| PROVIDED ENTRIES |
((

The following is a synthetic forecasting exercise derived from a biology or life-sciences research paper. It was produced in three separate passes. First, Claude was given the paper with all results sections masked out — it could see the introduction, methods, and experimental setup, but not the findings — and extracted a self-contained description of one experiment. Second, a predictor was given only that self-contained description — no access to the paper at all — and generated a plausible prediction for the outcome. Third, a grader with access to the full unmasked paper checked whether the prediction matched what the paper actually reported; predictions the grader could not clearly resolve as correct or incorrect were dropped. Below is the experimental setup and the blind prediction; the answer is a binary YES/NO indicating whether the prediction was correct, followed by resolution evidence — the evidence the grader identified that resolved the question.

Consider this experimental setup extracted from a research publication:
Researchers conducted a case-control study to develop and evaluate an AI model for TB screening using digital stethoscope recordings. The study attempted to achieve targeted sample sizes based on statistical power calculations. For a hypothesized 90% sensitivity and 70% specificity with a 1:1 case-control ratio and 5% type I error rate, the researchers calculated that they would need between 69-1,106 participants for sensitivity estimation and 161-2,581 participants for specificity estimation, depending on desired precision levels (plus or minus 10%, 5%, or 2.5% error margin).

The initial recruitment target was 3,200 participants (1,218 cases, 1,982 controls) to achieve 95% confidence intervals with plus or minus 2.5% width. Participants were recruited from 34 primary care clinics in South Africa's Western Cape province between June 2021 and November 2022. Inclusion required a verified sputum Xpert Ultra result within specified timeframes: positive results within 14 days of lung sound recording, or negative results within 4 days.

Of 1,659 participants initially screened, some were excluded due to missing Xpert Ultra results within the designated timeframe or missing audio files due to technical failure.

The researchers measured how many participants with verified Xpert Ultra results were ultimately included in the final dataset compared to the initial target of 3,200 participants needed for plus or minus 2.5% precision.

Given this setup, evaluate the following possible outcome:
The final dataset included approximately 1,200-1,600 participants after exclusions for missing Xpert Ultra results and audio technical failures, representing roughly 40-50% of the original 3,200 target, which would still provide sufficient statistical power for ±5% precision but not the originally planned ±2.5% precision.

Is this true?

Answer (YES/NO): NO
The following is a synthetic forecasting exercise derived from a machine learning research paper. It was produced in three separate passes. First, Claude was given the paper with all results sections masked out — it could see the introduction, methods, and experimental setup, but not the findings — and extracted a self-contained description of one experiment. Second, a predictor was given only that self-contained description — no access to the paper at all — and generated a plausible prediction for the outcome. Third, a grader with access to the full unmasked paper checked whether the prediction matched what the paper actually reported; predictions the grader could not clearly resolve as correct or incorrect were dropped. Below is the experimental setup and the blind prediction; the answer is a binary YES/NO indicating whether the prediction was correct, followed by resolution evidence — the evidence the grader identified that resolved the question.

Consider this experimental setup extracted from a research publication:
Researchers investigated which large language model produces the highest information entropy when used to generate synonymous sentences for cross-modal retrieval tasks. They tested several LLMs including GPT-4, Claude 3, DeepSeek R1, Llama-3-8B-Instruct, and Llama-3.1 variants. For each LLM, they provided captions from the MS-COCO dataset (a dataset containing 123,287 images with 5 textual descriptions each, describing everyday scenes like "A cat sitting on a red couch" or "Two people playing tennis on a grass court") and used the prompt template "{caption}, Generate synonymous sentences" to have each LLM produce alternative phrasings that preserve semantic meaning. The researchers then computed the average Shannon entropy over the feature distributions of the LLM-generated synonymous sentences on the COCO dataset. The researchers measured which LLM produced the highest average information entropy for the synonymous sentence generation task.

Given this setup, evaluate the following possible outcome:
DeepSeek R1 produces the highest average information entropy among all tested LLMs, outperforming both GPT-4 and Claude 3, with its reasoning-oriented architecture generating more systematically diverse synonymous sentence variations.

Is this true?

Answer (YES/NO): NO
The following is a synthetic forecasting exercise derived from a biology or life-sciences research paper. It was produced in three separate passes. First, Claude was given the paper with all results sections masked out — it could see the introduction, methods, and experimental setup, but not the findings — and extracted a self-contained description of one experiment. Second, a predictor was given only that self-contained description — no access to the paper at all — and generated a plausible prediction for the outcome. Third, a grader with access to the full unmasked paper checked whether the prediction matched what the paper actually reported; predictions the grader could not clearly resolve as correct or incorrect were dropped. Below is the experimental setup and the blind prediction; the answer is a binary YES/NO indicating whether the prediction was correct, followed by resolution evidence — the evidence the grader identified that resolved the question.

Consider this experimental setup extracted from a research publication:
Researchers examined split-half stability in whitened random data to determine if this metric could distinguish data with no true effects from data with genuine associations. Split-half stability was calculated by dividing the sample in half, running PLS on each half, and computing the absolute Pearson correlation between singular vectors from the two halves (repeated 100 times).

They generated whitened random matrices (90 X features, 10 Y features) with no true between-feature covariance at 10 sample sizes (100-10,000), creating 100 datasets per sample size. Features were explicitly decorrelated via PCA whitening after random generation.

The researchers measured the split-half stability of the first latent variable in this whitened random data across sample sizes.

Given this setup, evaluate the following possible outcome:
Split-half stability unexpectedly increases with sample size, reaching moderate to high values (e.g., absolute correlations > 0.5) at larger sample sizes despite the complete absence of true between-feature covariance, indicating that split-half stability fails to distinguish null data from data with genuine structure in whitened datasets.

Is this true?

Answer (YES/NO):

))

| DESCRIPTION OF THE TASK |
Every entry must be set down again exactly as it reads.

| ANSWER SECTION |
The following is a synthetic forecasting exercise derived from a biology or life-sciences research paper. It was produced in three separate passes. First, Claude was given the paper with all results sections masked out — it could see the introduction, methods, and experimental setup, but not the findings — and extracted a self-contained description of one experiment. Second, a predictor was given only that self-contained description — no access to the paper at all — and generated a plausible prediction for the outcome. Third, a grader with access to the full unmasked paper checked whether the prediction matched what the paper actually reported; predictions the grader could not clearly resolve as correct or incorrect were dropped. Below is the experimental setup and the blind prediction; the answer is a binary YES/NO indicating whether the prediction was correct, followed by resolution evidence — the evidence the grader identified that resolved the question.

Consider this experimental setup extracted from a research publication:
Researchers conducted a case-control study to develop and evaluate an AI model for TB screening using digital stethoscope recordings. The study attempted to achieve targeted sample sizes based on statistical power calculations. For a hypothesized 90% sensitivity and 70% specificity with a 1:1 case-control ratio and 5% type I error rate, the researchers calculated that they would need between 69-1,106 participants for sensitivity estimation and 161-2,581 participants for specificity estimation, depending on desired precision levels (plus or minus 10%, 5%, or 2.5% error margin).

The initial recruitment target was 3,200 participants (1,218 cases, 1,982 controls) to achieve 95% confidence intervals with plus or minus 2.5% width. Participants were recruited from 34 primary care clinics in South Africa's Western Cape province between June 2021 and November 2022. Inclusion required a verified sputum Xpert Ultra result within specified timeframes: positive results within 14 days of lung sound recording, or negative results within 4 days.

Of 1,659 participants initially screened, some were excluded due to missing Xpert Ultra results within the designated timeframe or missing audio files due to technical failure.

The researchers measured how many participants with verified Xpert Ultra results were ultimately included in the final dataset compared to the initial target of 3,200 participants needed for plus or minus 2.5% precision.

Given this setup, evaluate the following possible outcome:
The final dataset included approximately 1,200-1,600 participants after exclusions for missing Xpert Ultra results and audio technical failures, representing roughly 40-50% of the original 3,200 target, which would still provide sufficient statistical power for ±5% precision but not the originally planned ±2.5% precision.

Is this true?

Answer (YES/NO): NO
The following is a synthetic forecasting exercise derived from a machine learning research paper. It was produced in three separate passes. First, Claude was given the paper with all results sections masked out — it could see the introduction, methods, and experimental setup, but not the findings — and extracted a self-contained description of one experiment. Second, a predictor was given only that self-contained description — no access to the paper at all — and generated a plausible prediction for the outcome. Third, a grader with access to the full unmasked paper checked whether the prediction matched what the paper actually reported; predictions the grader could not clearly resolve as correct or incorrect were dropped. Below is the experimental setup and the blind prediction; the answer is a binary YES/NO indicating whether the prediction was correct, followed by resolution evidence — the evidence the grader identified that resolved the question.

Consider this experimental setup extracted from a research publication:
Researchers investigated which large language model produces the highest information entropy when used to generate synonymous sentences for cross-modal retrieval tasks. They tested several LLMs including GPT-4, Claude 3, DeepSeek R1, Llama-3-8B-Instruct, and Llama-3.1 variants. For each LLM, they provided captions from the MS-COCO dataset (a dataset containing 123,287 images with 5 textual descriptions each, describing everyday scenes like "A cat sitting on a red couch" or "Two people playing tennis on a grass court") and used the prompt template "{caption}, Generate synonymous sentences" to have each LLM produce alternative phrasings that preserve semantic meaning. The researchers then computed the average Shannon entropy over the feature distributions of the LLM-generated synonymous sentences on the COCO dataset. The researchers measured which LLM produced the highest average information entropy for the synonymous sentence generation task.

Given this setup, evaluate the following possible outcome:
DeepSeek R1 produces the highest average information entropy among all tested LLMs, outperforming both GPT-4 and Claude 3, with its reasoning-oriented architecture generating more systematically diverse synonymous sentence variations.

Is this true?

Answer (YES/NO): NO
The following is a synthetic forecasting exercise derived from a biology or life-sciences research paper. It was produced in three separate passes. First, Claude was given the paper with all results sections masked out — it could see the introduction, methods, and experimental setup, but not the findings — and extracted a self-contained description of one experiment. Second, a predictor was given only that self-contained description — no access to the paper at all — and generated a plausible prediction for the outcome. Third, a grader with access to the full unmasked paper checked whether the prediction matched what the paper actually reported; predictions the grader could not clearly resolve as correct or incorrect were dropped. Below is the experimental setup and the blind prediction; the answer is a binary YES/NO indicating whether the prediction was correct, followed by resolution evidence — the evidence the grader identified that resolved the question.

Consider this experimental setup extracted from a research publication:
Researchers examined split-half stability in whitened random data to determine if this metric could distinguish data with no true effects from data with genuine associations. Split-half stability was calculated by dividing the sample in half, running PLS on each half, and computing the absolute Pearson correlation between singular vectors from the two halves (repeated 100 times).

They generated whitened random matrices (90 X features, 10 Y features) with no true between-feature covariance at 10 sample sizes (100-10,000), creating 100 datasets per sample size. Features were explicitly decorrelated via PCA whitening after random generation.

The researchers measured the split-half stability of the first latent variable in this whitened random data across sample sizes.

Given this setup, evaluate the following possible outcome:
Split-half stability unexpectedly increases with sample size, reaching moderate to high values (e.g., absolute correlations > 0.5) at larger sample sizes despite the complete absence of true between-feature covariance, indicating that split-half stability fails to distinguish null data from data with genuine structure in whitened datasets.

Is this true?

Answer (YES/NO):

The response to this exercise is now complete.